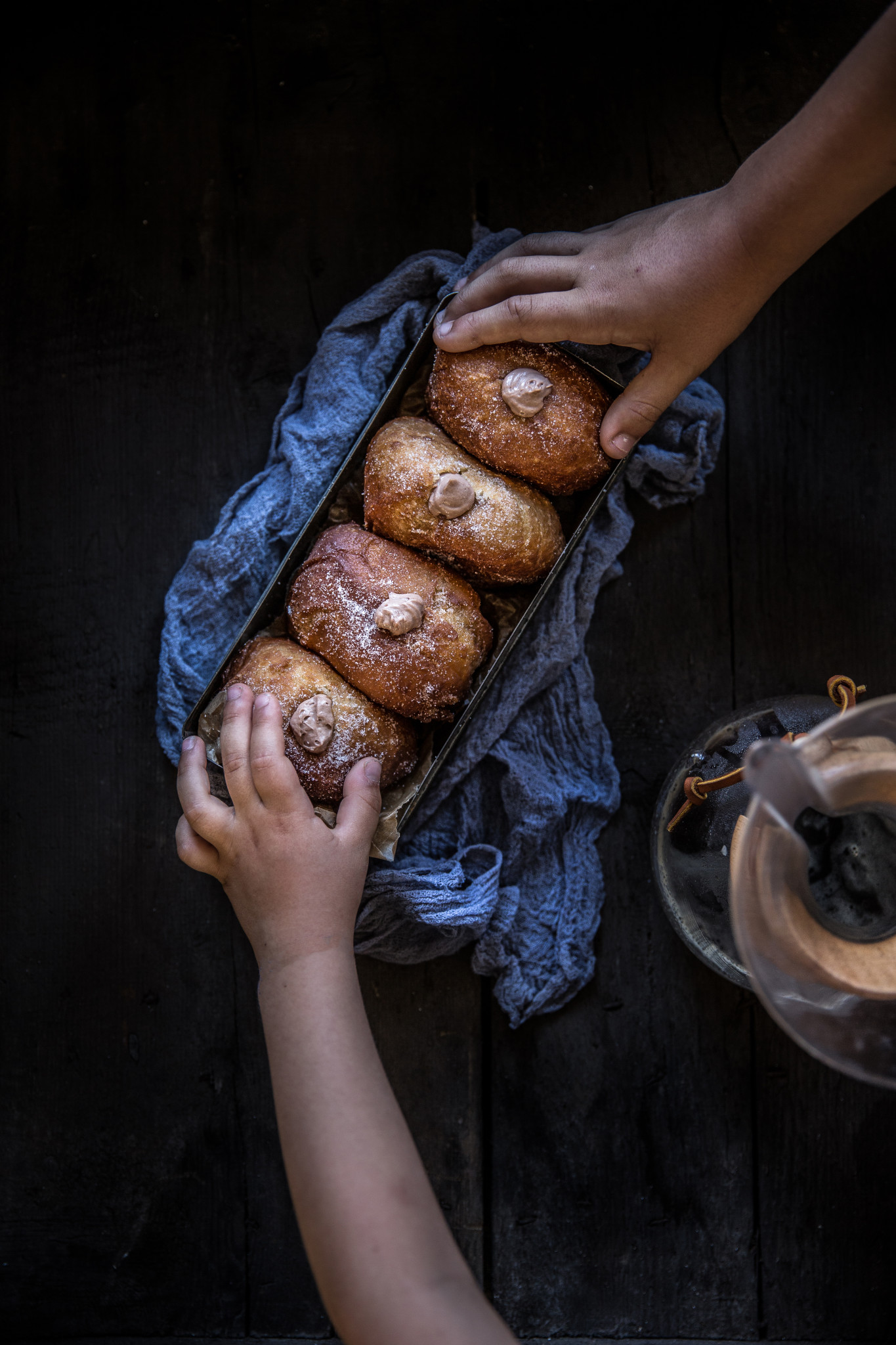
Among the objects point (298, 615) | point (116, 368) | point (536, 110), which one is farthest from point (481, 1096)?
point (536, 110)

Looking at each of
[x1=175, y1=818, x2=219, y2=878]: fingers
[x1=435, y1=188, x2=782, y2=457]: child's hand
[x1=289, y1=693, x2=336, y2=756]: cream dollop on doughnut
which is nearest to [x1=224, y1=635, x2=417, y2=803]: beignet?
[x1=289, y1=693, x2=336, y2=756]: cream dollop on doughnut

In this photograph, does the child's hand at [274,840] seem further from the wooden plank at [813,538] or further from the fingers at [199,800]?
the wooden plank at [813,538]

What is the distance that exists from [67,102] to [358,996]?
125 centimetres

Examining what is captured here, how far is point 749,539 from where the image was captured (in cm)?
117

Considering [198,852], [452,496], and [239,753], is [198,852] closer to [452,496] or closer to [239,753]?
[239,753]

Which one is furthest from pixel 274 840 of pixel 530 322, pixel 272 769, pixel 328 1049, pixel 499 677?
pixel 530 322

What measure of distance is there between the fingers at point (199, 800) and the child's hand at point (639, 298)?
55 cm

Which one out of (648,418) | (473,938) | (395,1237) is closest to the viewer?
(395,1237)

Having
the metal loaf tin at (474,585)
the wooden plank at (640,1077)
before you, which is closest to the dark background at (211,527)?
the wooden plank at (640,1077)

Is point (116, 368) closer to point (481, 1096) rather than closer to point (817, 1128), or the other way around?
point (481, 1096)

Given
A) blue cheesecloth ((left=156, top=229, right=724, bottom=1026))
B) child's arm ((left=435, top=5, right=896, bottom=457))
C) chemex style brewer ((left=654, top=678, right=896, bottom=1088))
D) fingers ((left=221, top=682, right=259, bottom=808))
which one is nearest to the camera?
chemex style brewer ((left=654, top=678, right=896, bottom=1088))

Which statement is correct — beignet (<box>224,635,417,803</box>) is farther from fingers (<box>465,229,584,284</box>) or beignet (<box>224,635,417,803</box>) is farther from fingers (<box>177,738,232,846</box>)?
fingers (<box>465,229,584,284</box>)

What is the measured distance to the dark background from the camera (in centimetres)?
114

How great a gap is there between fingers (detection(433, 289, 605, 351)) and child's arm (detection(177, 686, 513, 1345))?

:: WRITTEN INSTRUCTION ::
Repeat the preceding records precisely, and leave every picture out of the copy.

:: RESULT FOR THIS TASK ::
Among the objects point (298, 615) | point (116, 368) | point (536, 110), which one is farthest from point (481, 1096)?
point (536, 110)

Looking at each of
[x1=175, y1=818, x2=219, y2=878]: fingers
[x1=435, y1=188, x2=782, y2=457]: child's hand
[x1=289, y1=693, x2=336, y2=756]: cream dollop on doughnut
which is nearest to [x1=224, y1=635, x2=417, y2=803]: beignet?
[x1=289, y1=693, x2=336, y2=756]: cream dollop on doughnut

In this photograph, does the child's hand at [274,840] seem further from the wooden plank at [813,538] or further from the fingers at [199,800]?
the wooden plank at [813,538]

What is the distance that exists from [67,102] to [358,996]?
125 centimetres

Examining what is captured here, how far is point 749,539 from where the image was captured (in cm)?
117

Considering [198,852], [452,496], and [239,753], is [198,852] closer to [452,496] or closer to [239,753]?
[239,753]

Which one is furthest from pixel 274 840 of pixel 530 322, pixel 272 769, pixel 328 1049, pixel 499 677?
pixel 530 322

What measure of distance is there between the fingers at point (199, 800) and the child's hand at point (639, 298)?
55 cm

Which one out of (648,418) | (473,938) | (395,1237) is closest to the viewer?
(395,1237)

Having
the metal loaf tin at (474,585)
the wooden plank at (640,1077)
before you, which is closest to the dark background at (211,527)?
the wooden plank at (640,1077)

Is point (116, 368) closer to point (481, 1096) rather than closer to point (817, 1128), or the other way around?
point (481, 1096)

Given
A) blue cheesecloth ((left=156, top=229, right=724, bottom=1026))
B) child's arm ((left=435, top=5, right=896, bottom=457))
C) chemex style brewer ((left=654, top=678, right=896, bottom=1088))
D) fingers ((left=221, top=682, right=259, bottom=808))
which one is nearest to the camera?
chemex style brewer ((left=654, top=678, right=896, bottom=1088))

Which statement is correct — beignet (<box>224,635,417,803</box>) is farther from fingers (<box>465,229,584,284</box>) or beignet (<box>224,635,417,803</box>) is farther from fingers (<box>177,738,232,846</box>)?
fingers (<box>465,229,584,284</box>)

What is the measured distance to the dark background from the camera (in centimetres)?
114

How great a gap is there between fingers (detection(433, 289, 605, 351)) and child's arm (detection(177, 686, 513, 1345))?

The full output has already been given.